Task statement
Reproduce the entries word for word, and omit any picture you find in them.

Extracted records
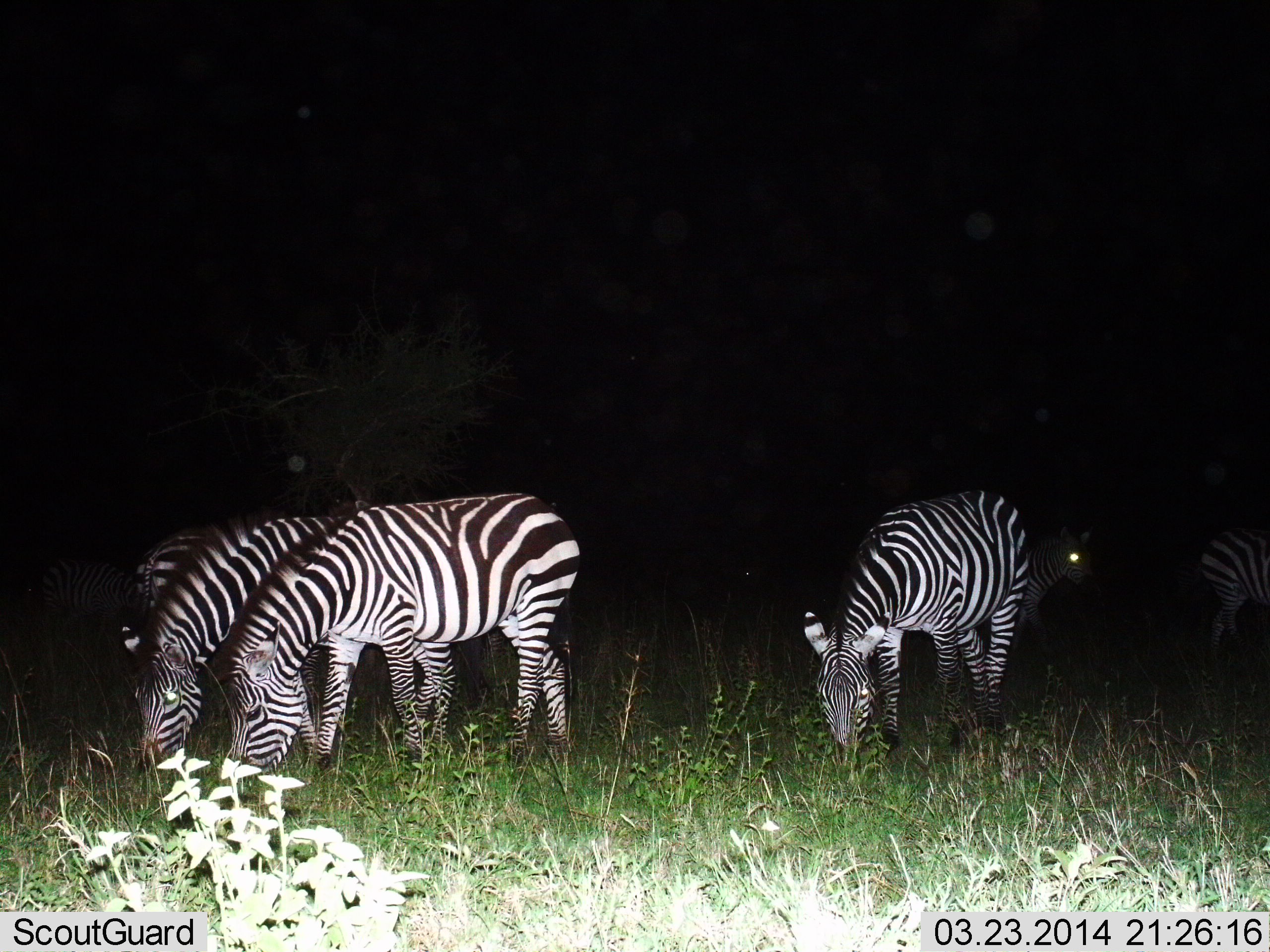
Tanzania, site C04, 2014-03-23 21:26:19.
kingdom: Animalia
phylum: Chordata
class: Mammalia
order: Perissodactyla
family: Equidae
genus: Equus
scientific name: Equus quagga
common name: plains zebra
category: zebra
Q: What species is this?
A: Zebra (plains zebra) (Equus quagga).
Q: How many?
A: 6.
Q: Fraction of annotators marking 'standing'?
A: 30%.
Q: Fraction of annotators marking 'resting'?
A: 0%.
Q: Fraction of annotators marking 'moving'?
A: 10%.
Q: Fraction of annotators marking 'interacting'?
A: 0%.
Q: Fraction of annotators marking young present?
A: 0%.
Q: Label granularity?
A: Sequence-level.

Task solution
Tanzania, site C04, 2014-03-23 21:26:19.
kingdom: Animalia
phylum: Chordata
class: Mammalia
order: Perissodactyla
family: Equidae
genus: Equus
scientific name: Equus quagga
common name: plains zebra
category: zebra
Q: What species is this?
A: Zebra (plains zebra) (Equus quagga).
Q: How many?
A: 6.
Q: Fraction of annotators marking 'standing'?
A: 30%.
Q: Fraction of annotators marking 'resting'?
A: 0%.
Q: Fraction of annotators marking 'moving'?
A: 10%.
Q: Fraction of annotators marking 'interacting'?
A: 0%.
Q: Fraction of annotators marking young present?
A: 0%.
Q: Label granularity?
A: Sequence-level.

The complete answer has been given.